Cechami szczególnymi D-Maxa są szerokie nadkola z plastikami ochronnymi oraz lusterka zewnętrzne o sporej powierzchni. Kabina pasażerska jest przedłużona kosztem paki o 475 mm. Tylne szyby auta otwierają się poziomo tworząc kilkucentymetrowe szczeliny. Przedział ładunkowy mierzy 1,8 metra. Pakę pokrywa ryflowana blacha (zdemontowana do zdjęć), która jest elementem wyposażenia dodatkowego oferowanym w pakiecie „Alu Cover Pack”. Możemy ją w miarę potrzeb zdjąć w prosty i szybki sposób. Z tyłu auta umieszczono zaledwie oznaczenia modelu, nic ponad normę. Znajduje się tu również uchwyt do otwierania klapy. Mocno wystający, plastikowy zderzak zabezpiecza przed uszkodzeniami, bo jak wiadomo, prowadzenie Pick-upa wymaga przyzwyczajenia.
WNĘTRZE
We wnętrzu D-Maxa panuje skrajny minimalizm. Najważniejszą domeną producenta auta użytkowego jest stworzenie produktu, który może zgodnie ze swoim przeznaczeniem spełniać się w specjalnej roli. Materiały użyte w projekcie są zatem, może i nie najlepszej jakości, ale odporne na zużycie, upływ czasu i inne czynniki, bo jak wiadomo każdy użytkownik kupuje Pick-upa do odmiennych celów. Nie jest jednak tak spartańsko jakby mogło się wydawać. Kabina pasażerska Isuzu skonstruowana została dosyć porządnie, a co za tym idzie zgodnie z akceptowanymi normami.

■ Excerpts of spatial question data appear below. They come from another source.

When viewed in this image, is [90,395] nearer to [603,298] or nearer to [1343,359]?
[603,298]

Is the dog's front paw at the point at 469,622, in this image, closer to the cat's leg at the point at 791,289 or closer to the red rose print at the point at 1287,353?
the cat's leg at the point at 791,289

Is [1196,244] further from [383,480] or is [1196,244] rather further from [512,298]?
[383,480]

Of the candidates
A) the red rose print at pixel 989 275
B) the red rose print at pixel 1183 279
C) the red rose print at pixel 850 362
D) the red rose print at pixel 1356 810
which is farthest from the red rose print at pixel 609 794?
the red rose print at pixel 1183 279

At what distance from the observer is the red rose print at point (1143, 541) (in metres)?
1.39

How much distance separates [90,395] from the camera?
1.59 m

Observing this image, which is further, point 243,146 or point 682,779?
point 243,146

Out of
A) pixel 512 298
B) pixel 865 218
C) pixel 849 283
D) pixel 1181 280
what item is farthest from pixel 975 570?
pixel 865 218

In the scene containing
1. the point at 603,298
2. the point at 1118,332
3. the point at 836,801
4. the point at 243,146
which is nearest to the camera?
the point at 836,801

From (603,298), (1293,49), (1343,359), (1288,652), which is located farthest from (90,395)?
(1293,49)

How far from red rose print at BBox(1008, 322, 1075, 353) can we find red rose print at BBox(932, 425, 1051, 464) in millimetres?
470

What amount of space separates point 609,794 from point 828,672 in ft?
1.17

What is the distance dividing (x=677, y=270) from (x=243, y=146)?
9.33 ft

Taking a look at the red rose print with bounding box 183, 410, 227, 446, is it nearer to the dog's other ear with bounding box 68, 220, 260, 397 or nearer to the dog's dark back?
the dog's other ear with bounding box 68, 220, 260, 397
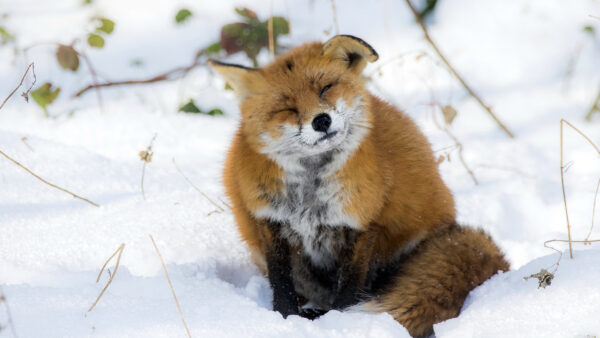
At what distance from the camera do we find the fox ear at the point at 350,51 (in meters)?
2.27

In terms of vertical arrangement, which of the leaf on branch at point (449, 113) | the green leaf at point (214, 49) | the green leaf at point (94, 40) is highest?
the green leaf at point (94, 40)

Deska rozdzielcza jest ergonomiczna, a instrumenty znajdujące się w panelu centralnym intuicyjnie proste w obsłudze. W wyposażeniu próżno jednak szukać seryjnej klimatyzacji czy fabrycznego zestawu audio. Testowany model posiadał niezłej klasy radio Pioneer’a, aczkolwiek dźwięk wydobywający się z nie specjlnie przystosowanych głośników pozostawiał wiele do życzenia. Plusem auta jest natomiast obecność wielu przyzwoicie pojemnych schowków w kabinie pasażerskiej, Kierownicę wykonano z niezbyt przyjemnego tworzywa. W jej centrum znajdziemy jedyny element rozchmurzający toporne wnętrze, któym jest chromowane logo marki. Za dosyć dużą kierownicą umieszczono proste, jasne i czytelne wskaźniki prędkości i obrotów. Mankamentem pojazdu jest manualna regulacja lusterek zewnętrznych, przez co kierowca musi się trochę nagimnastykować, zwłaszcza jeśli chodzi o lusterko prawe. Brak elektryki w tak dużym pojeździe jest utrudnieniem. Co ciekawe producent dla prezentowanej wersji przewidział np. elektrycznie regulowane lusterka.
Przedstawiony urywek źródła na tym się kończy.